▸ Excerpted passage:

>>>>

1

We have a glue job which reads data from a table in Aurora DB. We are using the below call to read from Aurora

df = self.glue_context.create_dynamic_frame.from_options(
            connection_type="custom.jdbc",
            connection_options={
                "className": self.jdbc_driver_name,
                "url": self.aurora_url,
                "user": self.db_username,
                "password": self.db_password,
                "query": query,
                "hashexpression": hash_expression,
                "hashpartitions": hash_partition,
            },
        )
      

We are trying to convert this to a Spark Dataframe to Persist the data fetched from the Table.

     targetdf = df.toDF()
     tragetdf = tragetdf.select(col("col1").alias("col1"),
                                                 col("col2").alias("col2")
                                                 ).repartition(int(partitions))
    tragetdf.persist()

The data returned from the Aurora DB is huge (few millions ) and is stored in the Glue DynamicFrame. when we are trying to convert the DynamicFrame to Spark Dataframe it throws an timeout error. It works for small amount of data (~50k records) Can someone please suggest what is potentially going wrong or if there is any other better way to implement this scenario.

Error:

    Traceback (most recent call last):
  File \"/tmp/code.py\", line 857, in <module>
    init()
  File \"/tmp/code.py\", line 853, in init
    main(args, glue_context, spark, current_path, bucket_name, file_path, fixed_path, i_output, final_output_path)
  File \"/tmp/code.py\", line 362, in main
    brk_df = fetch_from_aurora(args, glue_context, source_table, hash_expression_aurora, target_query)
  File \"/tmp/code.py\", line 274, in fetch_from_aurora
    df = intermtntdf.toDF()
  File \"/opt/amazon/lib/python3.6/site-packages/awsglue/dynamicframe.py\", line 148, in toDF
    return DataFrame(self._jdf.toDF(self.glue_ctx._jvm.PythonUtils.toSeq(scala_options)), self.glue_ctx)
  File \"/opt/amazon/spark/python/lib/py4j-0.10.7-src.zip/py4j/java_gateway.py\", line 1257, in __call__
    answer, self.gateway_client, self.target_id, self.name)

<<<<

▸ Prompt:
Quote the Glue forum post above word for word, the stretch from "targetdf = df.toDF()" through "tragetdf.persist()".

▸ Data provided:
>>>>

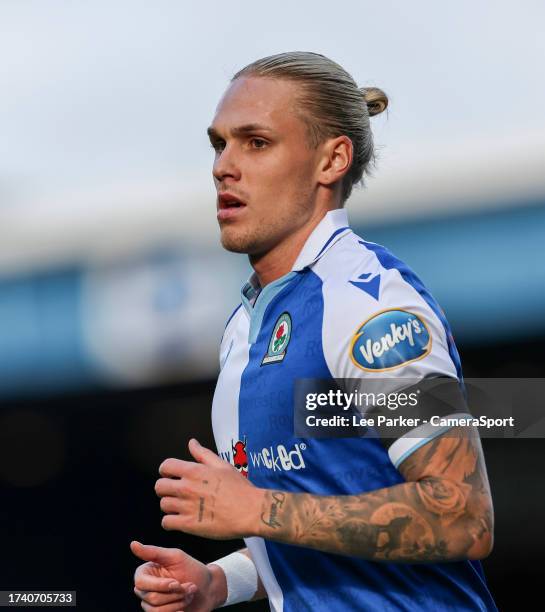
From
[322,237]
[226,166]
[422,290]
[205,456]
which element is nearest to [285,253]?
[322,237]

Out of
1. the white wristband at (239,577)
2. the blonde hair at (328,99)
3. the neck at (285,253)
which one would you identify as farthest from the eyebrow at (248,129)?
the white wristband at (239,577)

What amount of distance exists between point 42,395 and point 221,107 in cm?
576

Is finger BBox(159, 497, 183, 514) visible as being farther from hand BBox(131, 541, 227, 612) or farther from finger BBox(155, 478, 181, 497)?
hand BBox(131, 541, 227, 612)

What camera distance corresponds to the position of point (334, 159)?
2.79m

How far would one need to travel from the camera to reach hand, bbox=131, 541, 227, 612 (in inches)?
93.4

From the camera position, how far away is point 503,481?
22.2 feet

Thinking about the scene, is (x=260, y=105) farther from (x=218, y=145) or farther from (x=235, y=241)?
(x=235, y=241)

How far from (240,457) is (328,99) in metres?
1.09

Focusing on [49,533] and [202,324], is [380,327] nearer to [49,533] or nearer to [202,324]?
[202,324]

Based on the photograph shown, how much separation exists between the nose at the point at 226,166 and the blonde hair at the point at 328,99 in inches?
9.5

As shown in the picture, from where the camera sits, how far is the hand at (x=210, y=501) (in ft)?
6.59

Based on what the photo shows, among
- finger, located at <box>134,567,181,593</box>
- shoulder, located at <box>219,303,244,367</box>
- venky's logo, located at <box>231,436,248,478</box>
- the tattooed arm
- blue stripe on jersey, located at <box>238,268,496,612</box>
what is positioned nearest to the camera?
the tattooed arm

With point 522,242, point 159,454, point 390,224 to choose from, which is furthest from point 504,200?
point 159,454

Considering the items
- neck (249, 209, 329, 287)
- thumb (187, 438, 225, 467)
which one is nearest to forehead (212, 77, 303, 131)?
neck (249, 209, 329, 287)
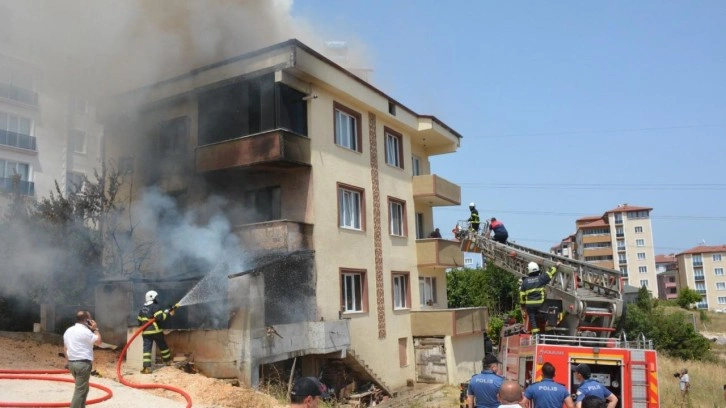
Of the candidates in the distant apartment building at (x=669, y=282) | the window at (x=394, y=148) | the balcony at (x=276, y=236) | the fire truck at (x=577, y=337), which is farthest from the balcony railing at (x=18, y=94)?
the distant apartment building at (x=669, y=282)

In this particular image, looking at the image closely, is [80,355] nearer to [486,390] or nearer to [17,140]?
[486,390]

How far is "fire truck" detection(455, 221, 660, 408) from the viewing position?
32.7ft

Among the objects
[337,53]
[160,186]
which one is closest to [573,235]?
[337,53]

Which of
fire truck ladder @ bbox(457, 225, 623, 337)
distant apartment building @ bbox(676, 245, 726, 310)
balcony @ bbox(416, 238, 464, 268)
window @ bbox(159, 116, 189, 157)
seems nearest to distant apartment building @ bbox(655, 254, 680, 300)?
distant apartment building @ bbox(676, 245, 726, 310)

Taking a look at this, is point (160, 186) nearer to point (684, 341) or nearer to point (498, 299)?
point (498, 299)

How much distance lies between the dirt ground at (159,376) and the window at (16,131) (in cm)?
2248

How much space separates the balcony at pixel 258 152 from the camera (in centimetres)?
1545

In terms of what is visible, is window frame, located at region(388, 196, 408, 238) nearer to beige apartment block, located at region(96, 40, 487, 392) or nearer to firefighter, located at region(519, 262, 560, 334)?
beige apartment block, located at region(96, 40, 487, 392)

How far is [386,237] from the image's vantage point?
2000 cm

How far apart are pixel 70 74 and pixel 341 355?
10897mm

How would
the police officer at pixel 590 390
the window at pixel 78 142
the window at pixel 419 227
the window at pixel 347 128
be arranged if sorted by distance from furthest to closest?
the window at pixel 78 142 → the window at pixel 419 227 → the window at pixel 347 128 → the police officer at pixel 590 390

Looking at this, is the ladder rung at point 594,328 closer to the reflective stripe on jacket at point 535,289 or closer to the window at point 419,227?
the reflective stripe on jacket at point 535,289

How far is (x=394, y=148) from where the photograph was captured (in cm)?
2180

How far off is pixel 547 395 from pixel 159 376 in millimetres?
7913
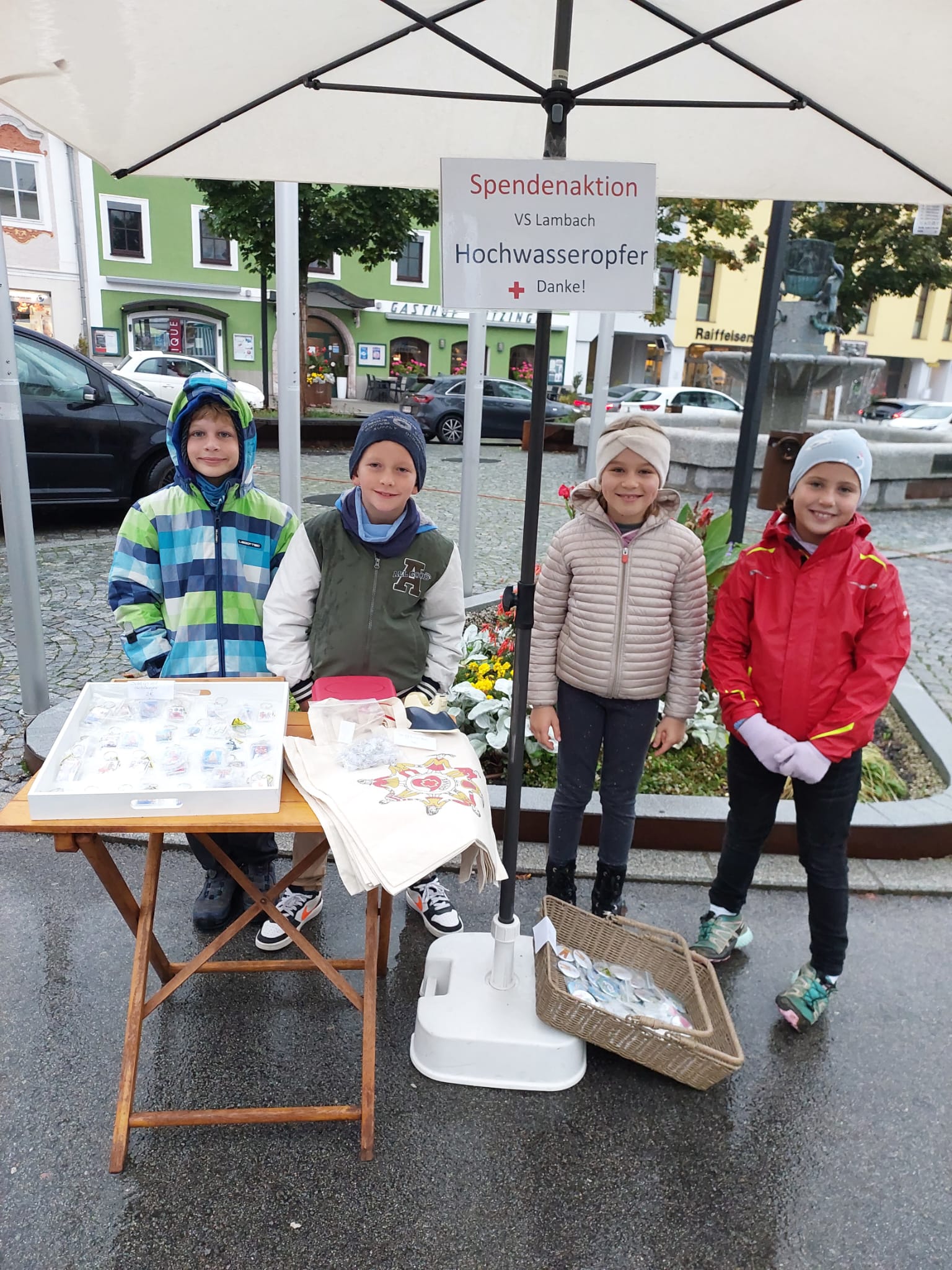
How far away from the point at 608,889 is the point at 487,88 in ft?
8.03

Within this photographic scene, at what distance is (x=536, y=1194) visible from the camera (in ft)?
6.82

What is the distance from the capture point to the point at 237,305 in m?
29.0

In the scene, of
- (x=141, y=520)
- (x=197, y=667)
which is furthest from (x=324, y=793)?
(x=141, y=520)

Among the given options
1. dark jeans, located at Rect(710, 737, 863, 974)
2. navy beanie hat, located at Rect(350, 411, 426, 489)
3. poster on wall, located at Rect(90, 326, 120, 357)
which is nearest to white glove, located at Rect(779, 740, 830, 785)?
Answer: dark jeans, located at Rect(710, 737, 863, 974)

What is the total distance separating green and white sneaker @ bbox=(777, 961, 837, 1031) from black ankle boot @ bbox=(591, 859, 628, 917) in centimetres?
56

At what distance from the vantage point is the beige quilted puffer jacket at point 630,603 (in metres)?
2.66

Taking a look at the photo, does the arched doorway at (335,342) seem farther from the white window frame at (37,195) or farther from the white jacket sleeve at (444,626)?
the white jacket sleeve at (444,626)

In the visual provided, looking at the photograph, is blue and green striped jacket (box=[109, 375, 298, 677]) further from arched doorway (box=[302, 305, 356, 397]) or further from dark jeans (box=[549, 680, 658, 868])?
arched doorway (box=[302, 305, 356, 397])

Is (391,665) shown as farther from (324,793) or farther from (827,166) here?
(827,166)

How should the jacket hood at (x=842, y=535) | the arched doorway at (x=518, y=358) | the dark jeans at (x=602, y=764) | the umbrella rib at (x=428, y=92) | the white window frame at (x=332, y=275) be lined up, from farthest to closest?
the arched doorway at (x=518, y=358) < the white window frame at (x=332, y=275) < the dark jeans at (x=602, y=764) < the jacket hood at (x=842, y=535) < the umbrella rib at (x=428, y=92)

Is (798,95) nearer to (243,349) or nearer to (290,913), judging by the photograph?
(290,913)

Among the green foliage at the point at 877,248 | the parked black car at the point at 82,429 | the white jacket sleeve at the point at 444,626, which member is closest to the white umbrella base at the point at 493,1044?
the white jacket sleeve at the point at 444,626

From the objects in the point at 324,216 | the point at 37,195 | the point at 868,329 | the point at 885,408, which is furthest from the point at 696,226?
the point at 868,329

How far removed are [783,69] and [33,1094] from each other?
126 inches
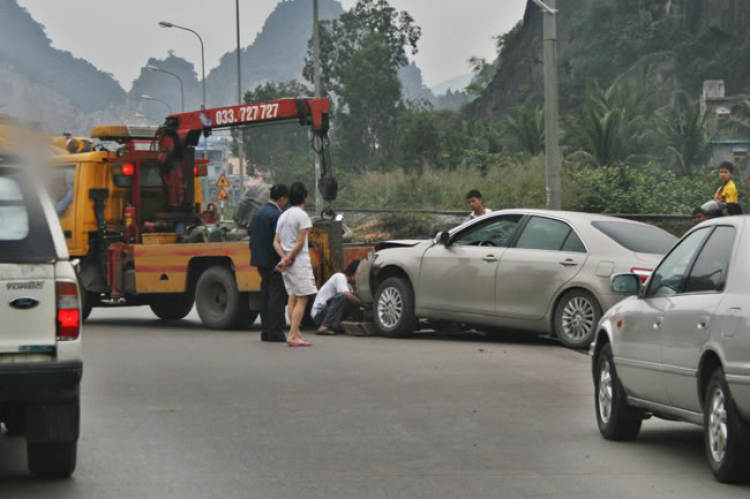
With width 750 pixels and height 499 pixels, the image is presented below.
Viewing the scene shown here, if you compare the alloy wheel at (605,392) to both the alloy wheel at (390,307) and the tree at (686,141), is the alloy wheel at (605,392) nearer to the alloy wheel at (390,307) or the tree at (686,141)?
the alloy wheel at (390,307)

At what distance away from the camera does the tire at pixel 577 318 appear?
1355 cm

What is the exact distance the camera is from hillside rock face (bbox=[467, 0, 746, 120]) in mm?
79688

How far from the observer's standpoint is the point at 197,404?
996 cm

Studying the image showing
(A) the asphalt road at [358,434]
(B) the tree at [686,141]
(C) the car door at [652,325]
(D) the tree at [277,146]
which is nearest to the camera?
(A) the asphalt road at [358,434]

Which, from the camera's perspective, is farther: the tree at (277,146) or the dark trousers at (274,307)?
the tree at (277,146)

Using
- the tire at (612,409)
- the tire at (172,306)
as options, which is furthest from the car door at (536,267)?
the tire at (172,306)

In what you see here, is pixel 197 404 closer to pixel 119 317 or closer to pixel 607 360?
pixel 607 360

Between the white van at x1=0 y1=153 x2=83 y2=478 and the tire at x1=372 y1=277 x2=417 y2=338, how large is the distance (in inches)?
360

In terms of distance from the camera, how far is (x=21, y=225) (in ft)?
21.4

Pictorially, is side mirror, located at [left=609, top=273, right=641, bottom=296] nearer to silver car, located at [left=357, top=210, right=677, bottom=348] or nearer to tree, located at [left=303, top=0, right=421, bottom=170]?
silver car, located at [left=357, top=210, right=677, bottom=348]

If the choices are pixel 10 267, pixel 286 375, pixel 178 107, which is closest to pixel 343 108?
pixel 178 107

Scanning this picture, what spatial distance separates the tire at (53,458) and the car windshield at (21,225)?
1101 millimetres

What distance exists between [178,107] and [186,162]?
70.9 m

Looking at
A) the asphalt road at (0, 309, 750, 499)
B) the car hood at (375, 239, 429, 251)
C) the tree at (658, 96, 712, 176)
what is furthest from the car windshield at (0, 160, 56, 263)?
the tree at (658, 96, 712, 176)
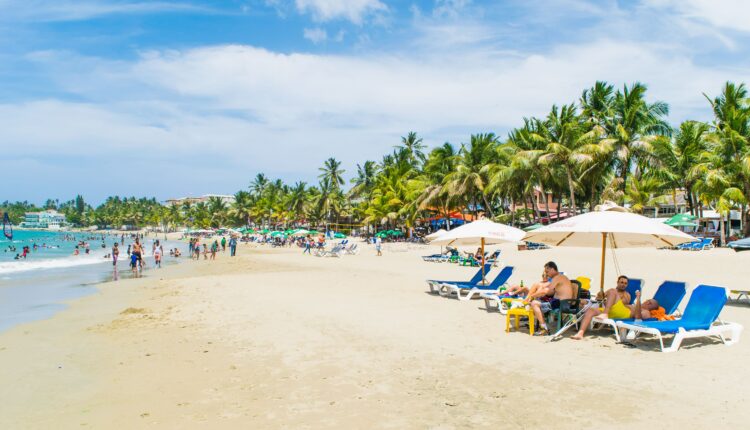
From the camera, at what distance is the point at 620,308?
777 centimetres

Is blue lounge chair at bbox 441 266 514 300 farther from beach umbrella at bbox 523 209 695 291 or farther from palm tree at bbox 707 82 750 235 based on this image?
palm tree at bbox 707 82 750 235

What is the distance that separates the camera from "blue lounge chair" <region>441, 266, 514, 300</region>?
1182cm

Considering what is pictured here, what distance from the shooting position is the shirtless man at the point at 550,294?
8141 mm

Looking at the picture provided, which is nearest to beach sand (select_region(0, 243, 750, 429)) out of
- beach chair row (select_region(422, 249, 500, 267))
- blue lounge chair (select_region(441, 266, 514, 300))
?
blue lounge chair (select_region(441, 266, 514, 300))

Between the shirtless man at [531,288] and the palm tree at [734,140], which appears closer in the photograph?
the shirtless man at [531,288]

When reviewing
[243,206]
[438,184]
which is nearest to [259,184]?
[243,206]

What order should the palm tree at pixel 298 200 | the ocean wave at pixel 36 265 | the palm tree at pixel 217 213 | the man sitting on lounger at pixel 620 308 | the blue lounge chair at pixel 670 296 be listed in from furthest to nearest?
the palm tree at pixel 217 213
the palm tree at pixel 298 200
the ocean wave at pixel 36 265
the blue lounge chair at pixel 670 296
the man sitting on lounger at pixel 620 308

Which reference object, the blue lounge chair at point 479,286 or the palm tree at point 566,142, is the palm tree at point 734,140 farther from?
the blue lounge chair at point 479,286

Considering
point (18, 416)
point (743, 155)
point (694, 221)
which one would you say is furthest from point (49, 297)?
point (694, 221)

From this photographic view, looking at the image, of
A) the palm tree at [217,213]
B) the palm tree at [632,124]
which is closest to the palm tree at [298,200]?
the palm tree at [217,213]

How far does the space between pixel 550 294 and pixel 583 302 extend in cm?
54

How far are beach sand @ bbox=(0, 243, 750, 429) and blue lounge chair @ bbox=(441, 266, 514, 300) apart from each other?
0.65 m

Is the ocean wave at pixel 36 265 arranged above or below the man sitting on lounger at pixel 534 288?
below

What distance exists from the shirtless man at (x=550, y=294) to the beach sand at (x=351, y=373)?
1.20 ft
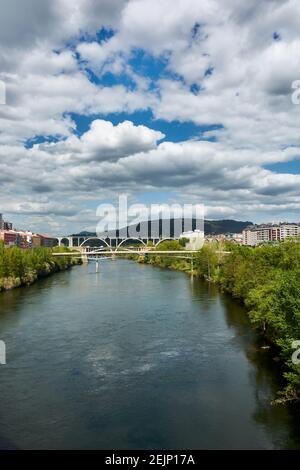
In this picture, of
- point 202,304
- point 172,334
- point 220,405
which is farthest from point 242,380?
point 202,304

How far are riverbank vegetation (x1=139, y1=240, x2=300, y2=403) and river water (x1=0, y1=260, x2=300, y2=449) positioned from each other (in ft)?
2.35

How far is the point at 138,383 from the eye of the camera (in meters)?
12.6

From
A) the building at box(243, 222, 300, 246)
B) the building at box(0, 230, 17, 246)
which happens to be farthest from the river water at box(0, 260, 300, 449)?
the building at box(243, 222, 300, 246)

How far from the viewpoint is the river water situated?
9633mm

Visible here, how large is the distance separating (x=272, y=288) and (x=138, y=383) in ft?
20.4

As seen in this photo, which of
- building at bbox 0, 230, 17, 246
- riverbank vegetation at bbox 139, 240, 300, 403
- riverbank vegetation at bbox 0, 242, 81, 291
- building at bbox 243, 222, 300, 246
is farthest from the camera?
building at bbox 243, 222, 300, 246

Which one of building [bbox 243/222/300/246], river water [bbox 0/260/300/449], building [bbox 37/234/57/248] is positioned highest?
building [bbox 243/222/300/246]

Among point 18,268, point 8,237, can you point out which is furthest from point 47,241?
point 18,268

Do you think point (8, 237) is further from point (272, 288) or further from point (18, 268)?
point (272, 288)

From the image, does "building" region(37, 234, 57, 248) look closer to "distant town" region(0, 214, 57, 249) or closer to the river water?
"distant town" region(0, 214, 57, 249)

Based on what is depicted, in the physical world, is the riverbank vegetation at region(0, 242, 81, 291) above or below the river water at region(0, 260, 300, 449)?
above

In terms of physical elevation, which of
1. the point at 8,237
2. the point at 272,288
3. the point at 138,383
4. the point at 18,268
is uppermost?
the point at 8,237

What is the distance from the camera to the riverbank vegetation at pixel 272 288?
1209 centimetres

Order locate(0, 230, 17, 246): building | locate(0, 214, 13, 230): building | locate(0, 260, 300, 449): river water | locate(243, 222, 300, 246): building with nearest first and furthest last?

<<<<

▸ Solved problem:
targetdf = df.toDF()
     tragetdf = tragetdf.select(col("col1").alias("col1"),
                                                 col("col2").alias("col2")
                                                 ).repartition(int(partitions))
    tragetdf.persist()